The Ha-Shilth-Sa has digitized over 30,000 photographs in its collection, including many that have never been seen by the public.
Today the Ha-Shilth-Sa begins the process of releasing its archive photographs to the public - a collection of over 30,000 images, including many that have never been seen outside of the newspaper’s offices until now.
For the last several years the collection has undergone the process of being organized and archived, leading to the digitization of the thousands of images this year by Micro Com Systems in Burnaby. As the publication serving Nuu-chah-nulth-aht, the Ha-Shilth-Sat has documented the life of the First Nations’ communities since 1974. Early this year the decision was made by myself and the Ha-Shilth-Sa team that these photographs deserve to be available to the newspaper’s readers and the people who were part of informing Nuu-chah-nulth history.
Reporter Denise Titian has had a role in a good deal of this documentation at Canada’s oldest First Nations newspaper. She started at the Ha-Shilth-Sa in 1996 when long-serving editor Bob Soderlund was still operating a darkroom at the newspaper’s offices.
“Ha-Shilth-Sa is owned by the Nuu-chah-nulth community,” said Titian. “This is their paper, these are their stories and photos, so they should have free access to these treasures.”
“Preserving history is always a very important task and that’s what these photos are,” added Holly Stocking, Ha-Shilth-Sa’s client services representative.

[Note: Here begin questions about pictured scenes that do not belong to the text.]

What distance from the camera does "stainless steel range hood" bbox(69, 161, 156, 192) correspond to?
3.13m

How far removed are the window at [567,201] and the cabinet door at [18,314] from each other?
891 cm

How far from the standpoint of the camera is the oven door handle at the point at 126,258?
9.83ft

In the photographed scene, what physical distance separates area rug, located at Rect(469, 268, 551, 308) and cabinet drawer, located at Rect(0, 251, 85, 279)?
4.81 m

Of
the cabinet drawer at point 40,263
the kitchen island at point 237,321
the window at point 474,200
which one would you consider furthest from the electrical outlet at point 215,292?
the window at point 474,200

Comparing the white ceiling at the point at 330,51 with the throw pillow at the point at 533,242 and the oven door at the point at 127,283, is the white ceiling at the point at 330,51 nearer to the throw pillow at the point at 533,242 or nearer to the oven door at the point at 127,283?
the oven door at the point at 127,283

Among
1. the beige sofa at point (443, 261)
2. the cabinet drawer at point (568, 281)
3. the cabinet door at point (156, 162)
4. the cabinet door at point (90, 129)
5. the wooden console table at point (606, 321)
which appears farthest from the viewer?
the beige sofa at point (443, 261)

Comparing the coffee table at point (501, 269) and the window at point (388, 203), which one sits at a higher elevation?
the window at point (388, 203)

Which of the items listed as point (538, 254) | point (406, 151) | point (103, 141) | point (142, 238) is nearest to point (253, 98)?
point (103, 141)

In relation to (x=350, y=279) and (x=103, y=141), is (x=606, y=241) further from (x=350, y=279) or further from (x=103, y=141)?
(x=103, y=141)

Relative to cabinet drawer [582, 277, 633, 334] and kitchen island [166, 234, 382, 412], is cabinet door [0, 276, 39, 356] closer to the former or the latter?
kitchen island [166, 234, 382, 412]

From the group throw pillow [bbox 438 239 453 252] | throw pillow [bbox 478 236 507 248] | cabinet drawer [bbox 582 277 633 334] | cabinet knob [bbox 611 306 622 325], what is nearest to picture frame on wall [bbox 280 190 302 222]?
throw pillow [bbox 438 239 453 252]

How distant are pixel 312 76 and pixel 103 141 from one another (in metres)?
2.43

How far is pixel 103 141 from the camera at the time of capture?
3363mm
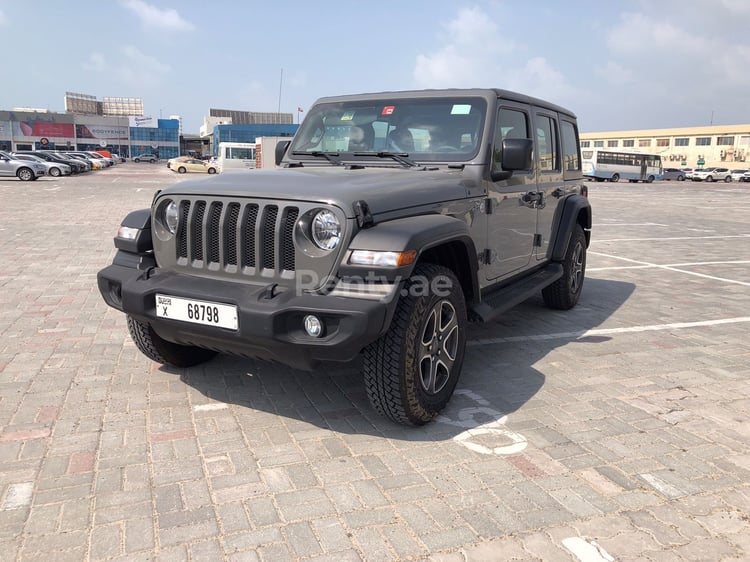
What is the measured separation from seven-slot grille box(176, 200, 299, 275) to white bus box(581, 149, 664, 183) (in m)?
45.9

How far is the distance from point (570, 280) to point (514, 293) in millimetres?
1721

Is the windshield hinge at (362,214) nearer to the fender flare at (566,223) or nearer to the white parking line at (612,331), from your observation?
the white parking line at (612,331)

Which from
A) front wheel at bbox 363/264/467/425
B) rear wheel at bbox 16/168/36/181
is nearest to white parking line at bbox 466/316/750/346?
front wheel at bbox 363/264/467/425

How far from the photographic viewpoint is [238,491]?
2740 mm

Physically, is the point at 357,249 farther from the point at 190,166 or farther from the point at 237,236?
the point at 190,166

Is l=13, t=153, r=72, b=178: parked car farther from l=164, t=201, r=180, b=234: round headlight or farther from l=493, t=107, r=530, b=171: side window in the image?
l=493, t=107, r=530, b=171: side window

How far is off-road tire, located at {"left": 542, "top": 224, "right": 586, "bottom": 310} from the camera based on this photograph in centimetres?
598

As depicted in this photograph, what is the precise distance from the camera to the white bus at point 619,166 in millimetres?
46469

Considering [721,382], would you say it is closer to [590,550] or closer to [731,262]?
[590,550]

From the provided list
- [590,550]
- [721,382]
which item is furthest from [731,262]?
[590,550]

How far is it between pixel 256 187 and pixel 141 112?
134 metres

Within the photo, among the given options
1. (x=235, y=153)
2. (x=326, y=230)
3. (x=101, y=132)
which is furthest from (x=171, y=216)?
(x=101, y=132)

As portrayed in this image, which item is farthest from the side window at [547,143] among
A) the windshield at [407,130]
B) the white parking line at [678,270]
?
the white parking line at [678,270]

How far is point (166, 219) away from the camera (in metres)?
3.58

Starting this month, the collection will be gradually introduced through an online Flickr account that can be accessed through the Ha-Shilth-Sa website or at https://www.flickr.com/photos/157258270@N05/. With 126 images available so far, current photo categories include children, elders, canoes, boats and masks. Knowledgeable viewers are encouraged to take a role in identifying the people, places and context of the photographs by writing a caption on the Flickr file. These comments will be managed by Ha-Shilth-Sa, and we ask all to honour the Nuu-chah-nulth tradition of iisaak, meaning respect with caring.